Where the will is directed, the attention follows. We begin to observe the territory we’re willing to respond to. We become aware, knowledgeable. It becomes an area of interest. We settle into feeling responsible for it.
I swear that I don’t think the important thing is the breadth of our responsibility – world this, galactic that. It’s the depth (2).
It’s how deeply we can feel our responsibility and what the best thing is we can do about it that seems to matter.
In my case, it would be to write about it.
What do I feel responsibility for? I suppose what I’ve felt primary responsibility for is to share what I know from the Growth Movement about clearing upsets – polishing the statue, as Plotinus would call it. (3)
I called our core issues “vasanas,” to link the subject up with what Hindu sages say about it. We already now them as “core issues”; “vasanas” adds another literature to the subject.
I’ve felt most responsible for actually sharing my knowledge of how to complete a vasana because it’s largely absent from the group culture these days and it’s what will help us free ourselves from the debris and residue of the old Third Dimension. After which, my guess is, we fly.
I feel I’ve accomplished as much as could be accomplished there. I put it out. How many read it is conjecture. How many understood it, further conjecture. How many actually completed a vasana, still more conjecture. But it’s out there.
Isn’t that the thing about lightwork? We have no idea whether what we do makes a difference. Or that one attack on us will thoroughly undo all the good that was done. One has to let go of ulterior motives for serving, other than the reward of love that service brings.
May I perhaps rephrase Krishna and say, as something I believe to be true: Love is all that a person may desire without transgressing the law of their nature. (4)
That’s how steep the path is, how austere.
Footnotes
(1) Archangel Michael prefers the word “expand” – it’s the same thing.
(2) AAM might say “the height” – again, same thing.
(3) For those looking for a roadmap to Ascension, here is Plotinus. Put what he says in modern terms.

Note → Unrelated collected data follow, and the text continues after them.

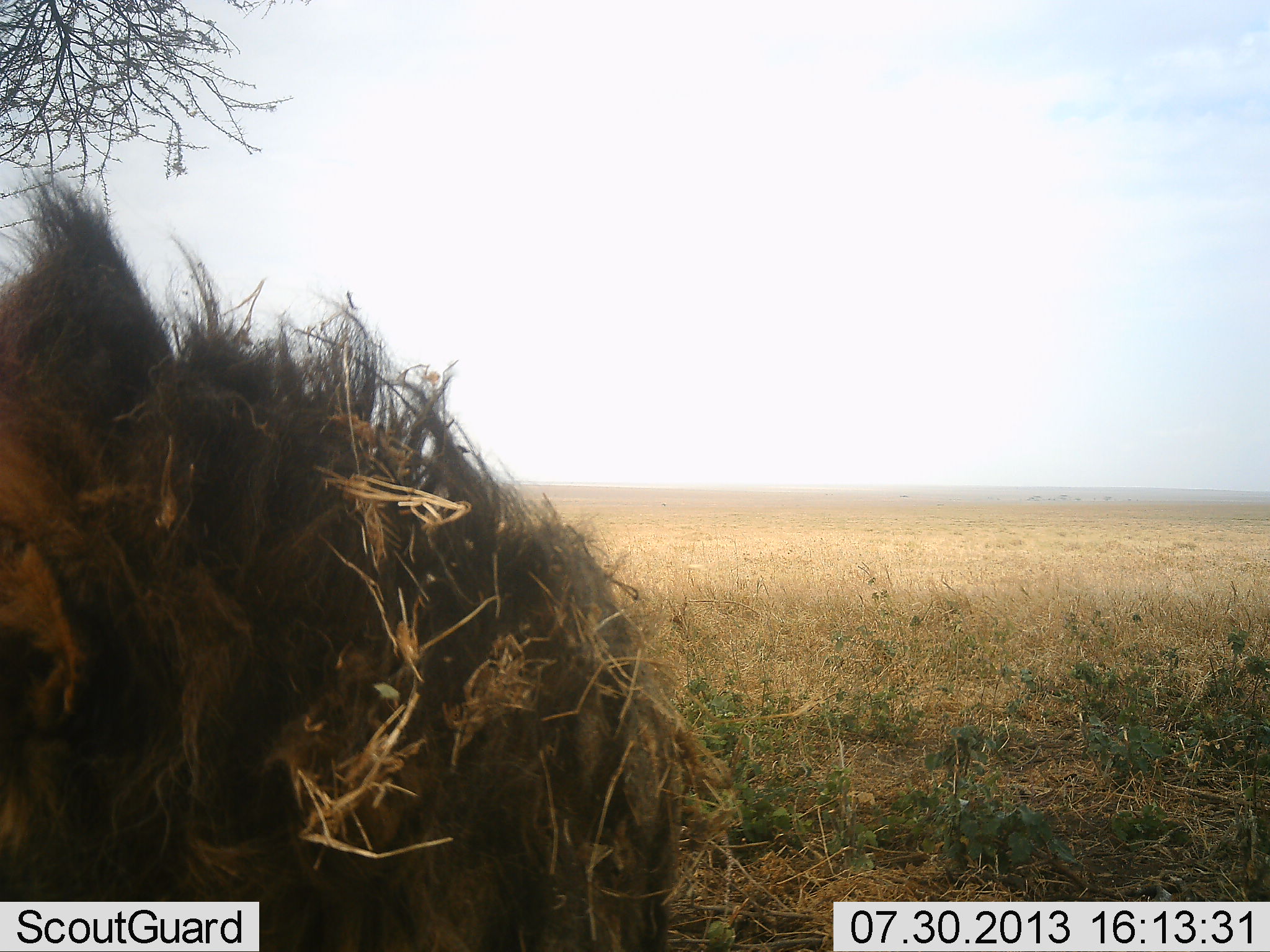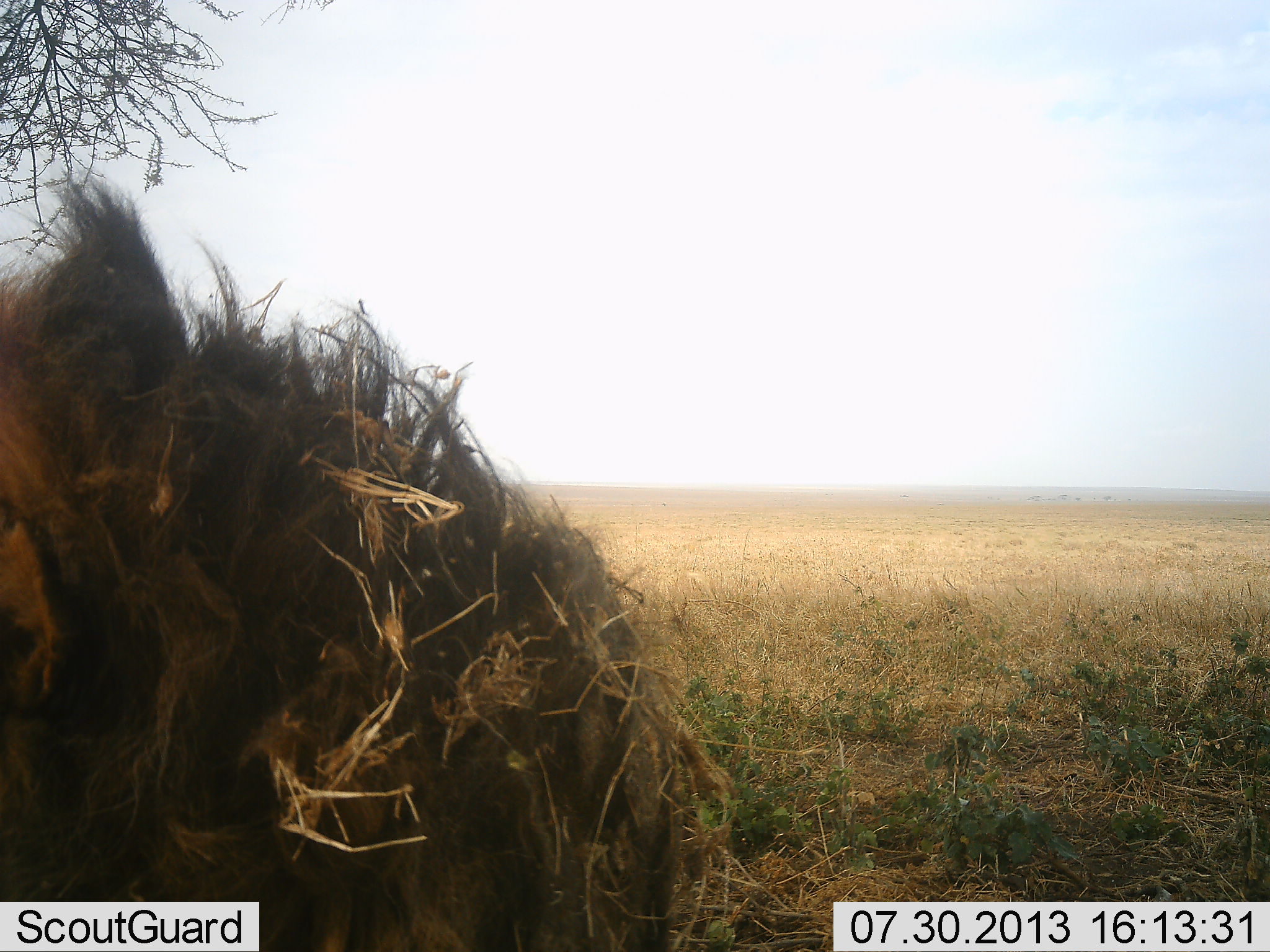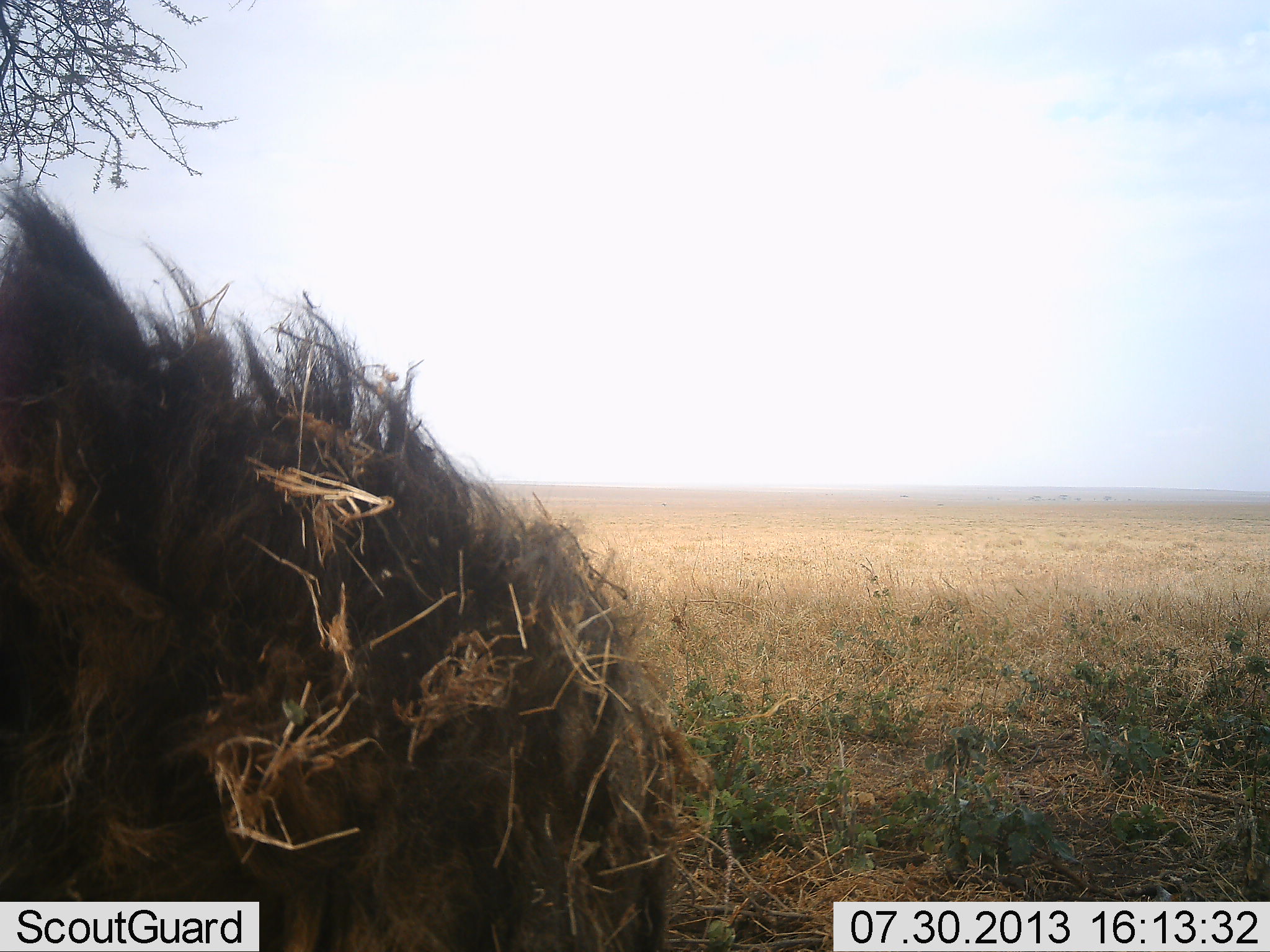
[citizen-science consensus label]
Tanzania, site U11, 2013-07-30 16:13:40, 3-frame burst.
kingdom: Animalia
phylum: Chordata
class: Mammalia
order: Carnivora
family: Felidae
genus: Panthera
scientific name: Panthera leo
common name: lion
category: lionmale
Lionmale (lion) (Panthera leo), count 1. Behavior (volunteer vote fractions): standing 10%, resting 80%, moving 10%, interacting 0%. Young present (vote fraction): 0%. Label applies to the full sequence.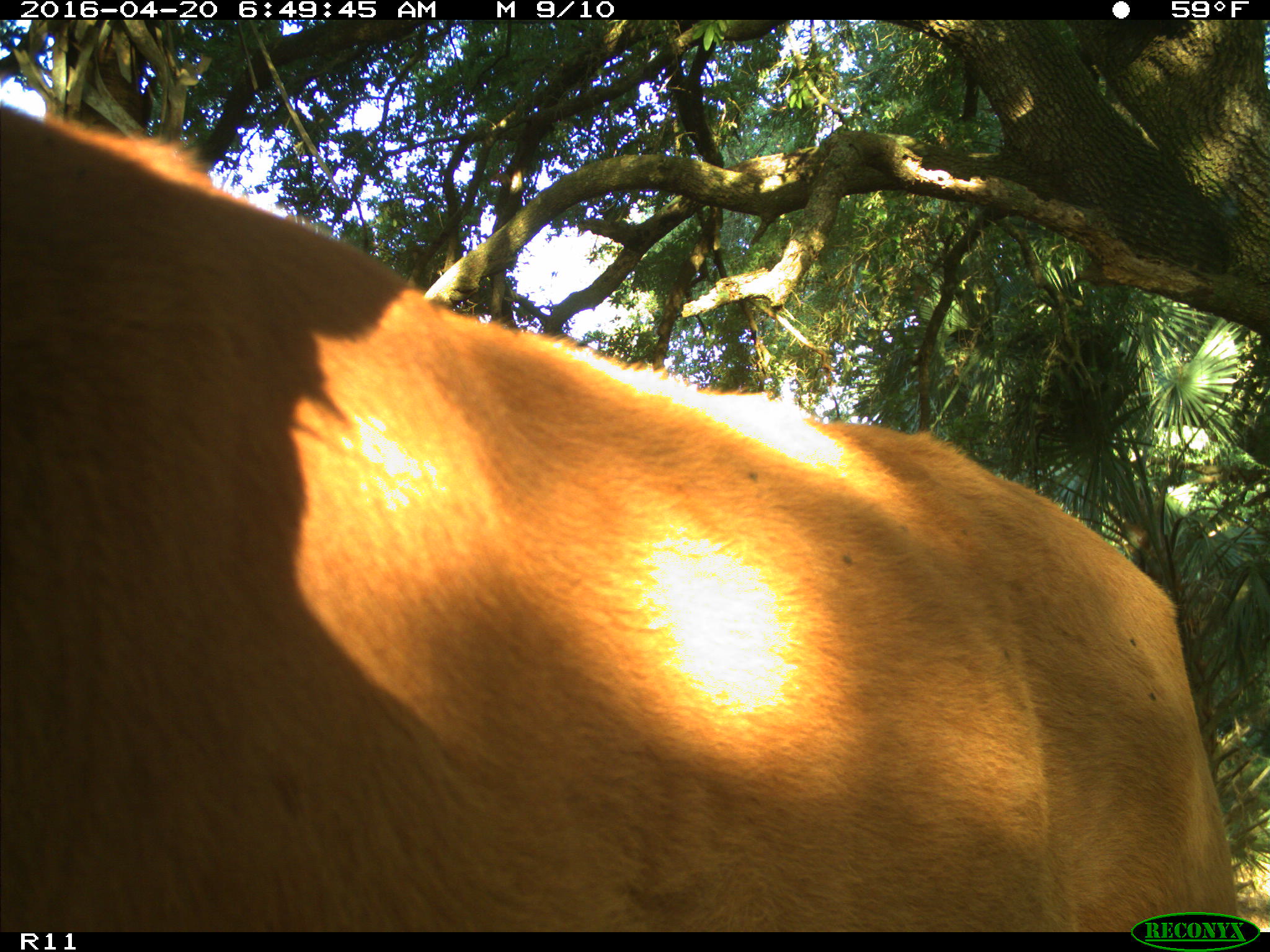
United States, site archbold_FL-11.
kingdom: Animalia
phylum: Chordata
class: Mammalia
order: Artiodactyla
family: Bovidae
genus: Bos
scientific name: Bos taurus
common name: domestic cow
Bos taurus (domestic cow).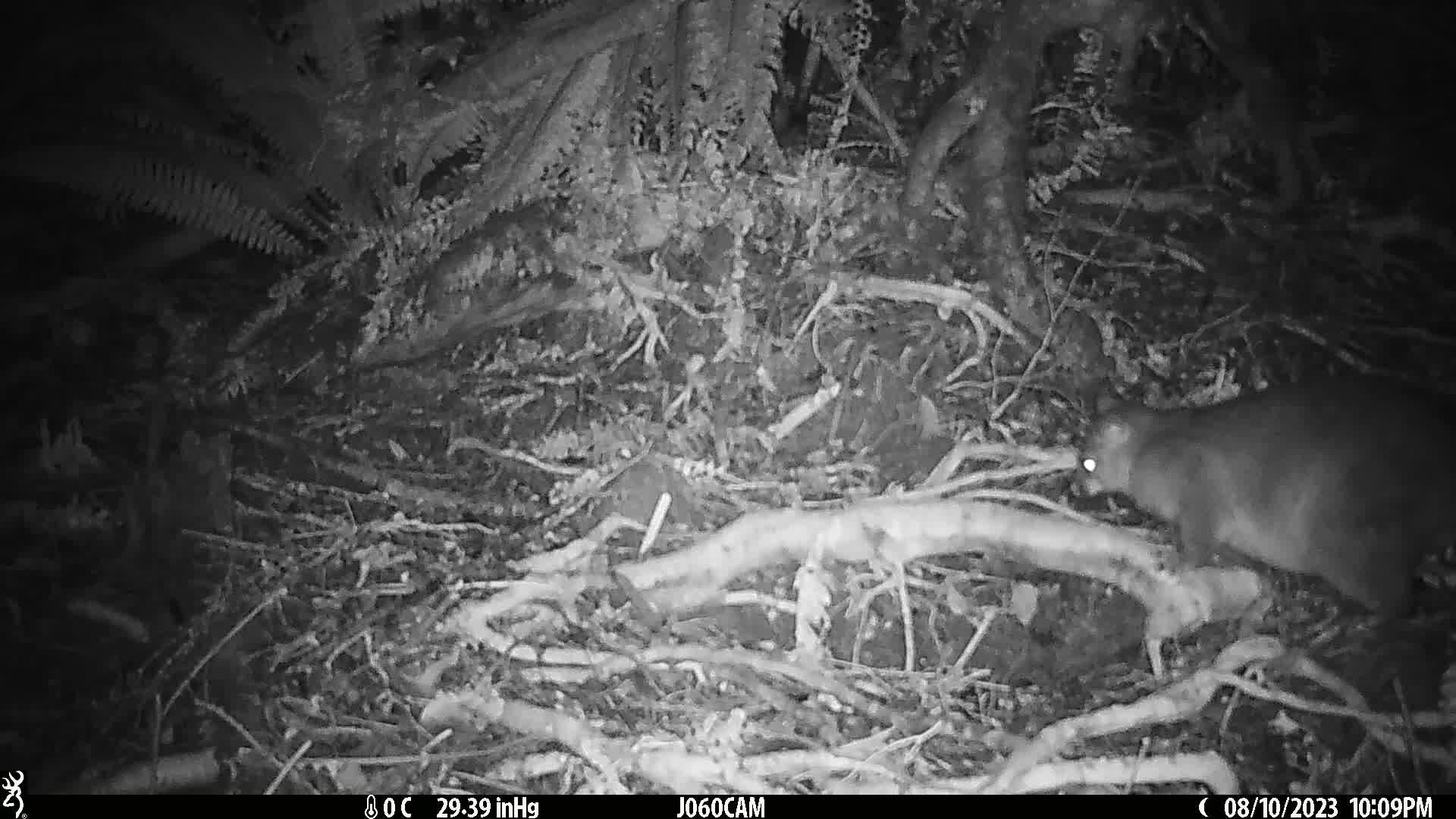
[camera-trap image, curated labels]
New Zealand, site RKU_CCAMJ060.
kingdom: Animalia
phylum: Chordata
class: Mammalia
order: Diprotodontia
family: Phalangeridae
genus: Trichosurus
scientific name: Trichosurus vulpecula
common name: common brushtail possum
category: possum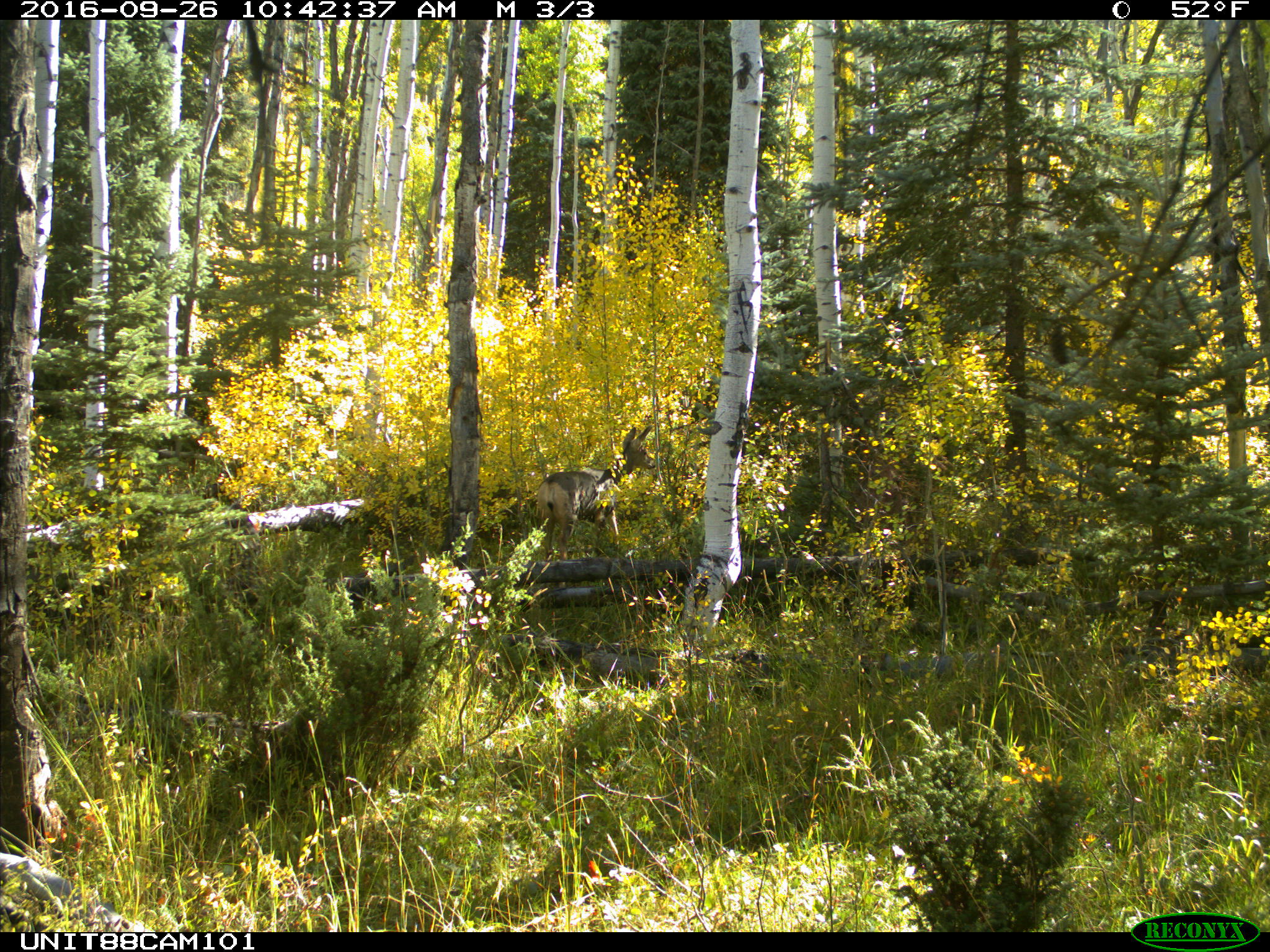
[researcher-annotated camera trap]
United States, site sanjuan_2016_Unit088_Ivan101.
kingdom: Animalia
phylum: Chordata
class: Mammalia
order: Artiodactyla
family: Cervidae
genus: Odocoileus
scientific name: Odocoileus hemionus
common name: mule deer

“Let him who can arise, withdraw into himself, forego all that is known by the eyes, turn aside forever from the bodily beauty that was once his joy. He must not hanker after the graceful shapes that appear in bodies, but know them for copies, for traceries, for shadows, and hasten away towards that which they bespeak. …
“Withdraw into yourself and look. … Do as does the sculptor of a statue that is to be beautified: He cuts away here. He smooths it there. He makes this line lighter; his other one purer, until he disengages beautiful lineaments in the marble. Do you this, too. Cut away all that is excessive. Straighten all that is crooked. Bring light to all that is overcast. Labor to make all one radiance of beauty. Never cease ‘working at the statue’ until there shines out upon you from it the divine sheen of virtue….
“Have you become like this? Do you see yourself, abiding within yourself, in pure solitude? Does nothing now remain to shatter that interior unity, nor anything cling to your authentic self? Are you entirely that sole true light which is not contained by space, not confined to any circumscribed form, not diffused as something without term, but ever immeasurable as something greater than all measure and something more than all quantity? Do you see yourself in this state? Then you have become vision [or consciousness] itself.
“Be of good heart. Remaining here, you have ascended aloft. You need a guide no longer. Strain and see.” (Plotinus in Elmer O’Brien, Essential Plotinus, 40-3.)
(4) I am all that a man may desire without transgressing the law of his nature. (Sri Krishna in Swami Prabhavananda and Christopher Isherwood, trans., Bhagavad-Gita. The Song of God. New York and Scarborough: New American Library, 1972; c1944, 71.